Recently, 3D convolution-based video saliency prediction models have adopted a fully convolutional encoder-decoder architecture to extract multi-level spatio-temporal features and achieved impressive performance. Deep level features encompass semantic information reflecting salient regions, shallow level features contain detailed information. However, these models have two issues: they fail to capture global information, and the equally weighted fusion mechanism they employ ignores the differences between deep and shallow features. To address these issues, we propose a novel model that combines spatio-temporal attention and multi-level feature fusion, with two main component, the global spatio-temporal correlation (GSC) structure and the attention-guided fusion (AGF) module. The GSC structure employs the Video Swin Transformer to capture global spatio-temporal correlations based on the deepest local spatio-temporal features through the multi-head attention mechanism. Rather than the equally weighted fusion mechanism, the proposed AGF module adaptively compute an attention map with only deep level features through spatio-temporal attention and channel attention branches, which guides the features to focus on salient regions and fuse. Extensive experiments over four datasets demonstrate the proposed model achieves comparable performance against state-of-the-art models and the effectiveness of each component of our model.

查看原文本刊更多论文

结合时空注意力和多层次特征融合的视频显著性预测

近年来，基于三维卷积的视频显著性预测模型采用了全卷积的编码器-解码器架构来提取多层次的时空特征，并取得了令人满意的效果。深层特征包含反映突出区域的语义信息，浅层特征包含详细信息。然而，这些模型有两个问题：它们无法捕获全局信息，并且它们采用的等加权融合机制忽略了深层和浅层特征之间的差异。为了解决这些问题，我们提出了一种结合时空注意和多层次特征融合的新模型，该模型由全局时空相关（GSC）结构和注意引导融合（AGF）模块两个主要组成部分组成。GSC结构采用Video Swin Transformer，通过多头注意机制捕获基于最深层局部时空特征的全局时空相关性。与等加权的融合机制不同，该算法通过时空注意和通道注意分支自适应地计算出仅包含深层特征的注意图，引导特征向显著区域集中并融合。在四个数据集上进行的大量实验表明，所提出的模型与最先进的模型和我们模型的每个组件的有效性具有可比性。
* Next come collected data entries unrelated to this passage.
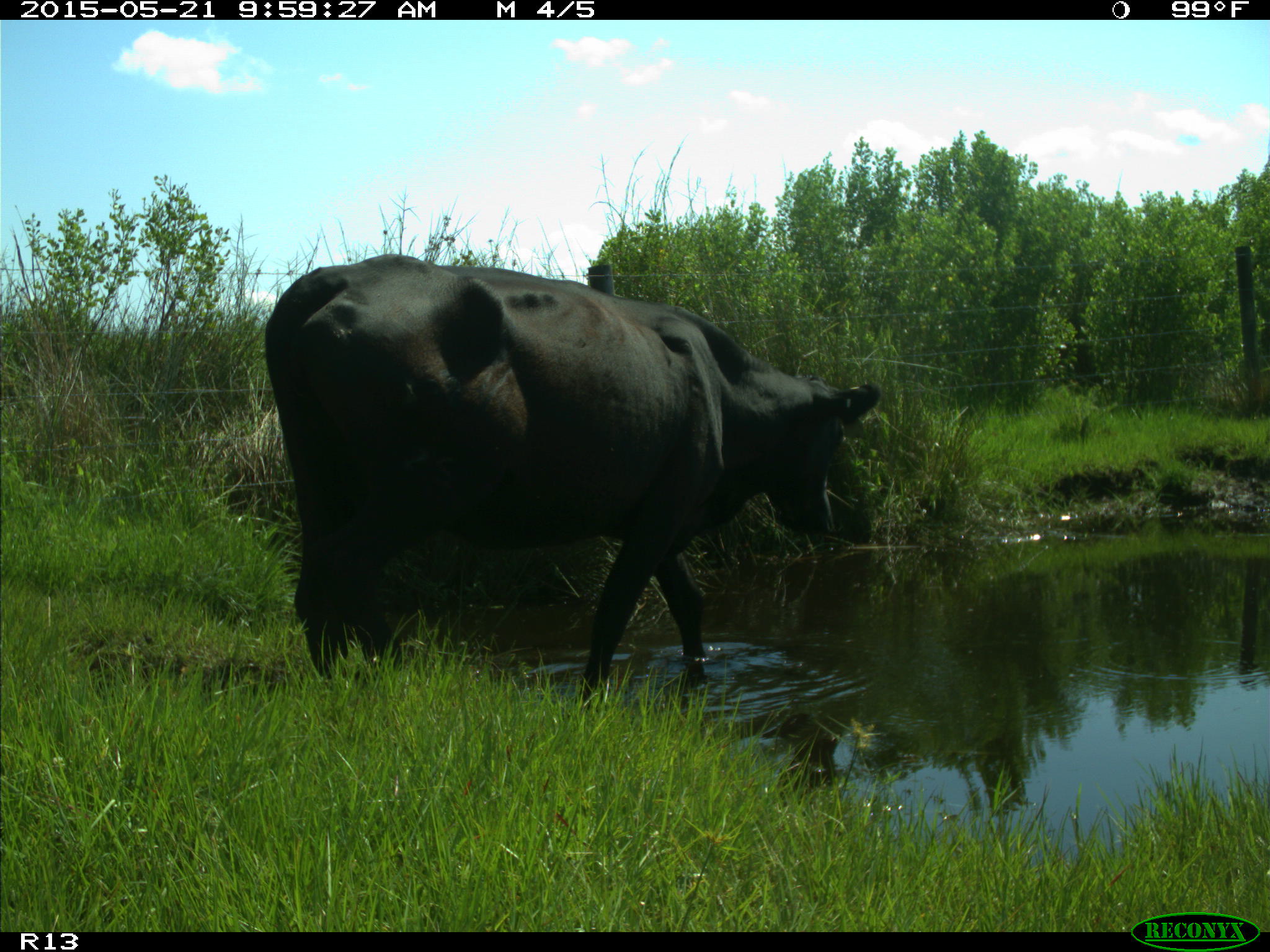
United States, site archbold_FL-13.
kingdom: Animalia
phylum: Chordata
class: Mammalia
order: Artiodactyla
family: Bovidae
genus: Bos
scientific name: Bos taurus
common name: domestic cow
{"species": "Bos taurus (domestic cow)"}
本文章由计算机程序翻译，如有差异，请以英文原文为准。

求助全文

约1分钟内获得全文求助全文

来源期刊

Image and Vision Computing 工程技术-工程：电子与电气

CiteScore

8.50

自引率

8.50%

发文量

143

审稿时长

7.8 months

期刊介绍： Image and Vision Computing has as a primary aim the provision of an effective medium of interchange for the results of high quality theoretical and applied research fundamental to all aspects of image interpretation and computer vision. The journal publishes work that proposes new image interpretation and computer vision methodology or addresses the application of such methods to real world scenes. It seeks to strengthen a deeper understanding in the discipline by encouraging the quantitative comparison and performance evaluation of the proposed methodology. The coverage includes: image interpretation, scene modelling, object recognition and tracking, shape analysis, monitoring and surveillance, active vision and robotic systems, SLAM, biologically-inspired computer vision, motion analysis, stereo vision, document image understanding, character and handwritten text recognition, face and gesture recognition, biometrics, vision-based human-computer interaction, human activity and behavior understanding, data fusion from multiple sensor inputs, image databases.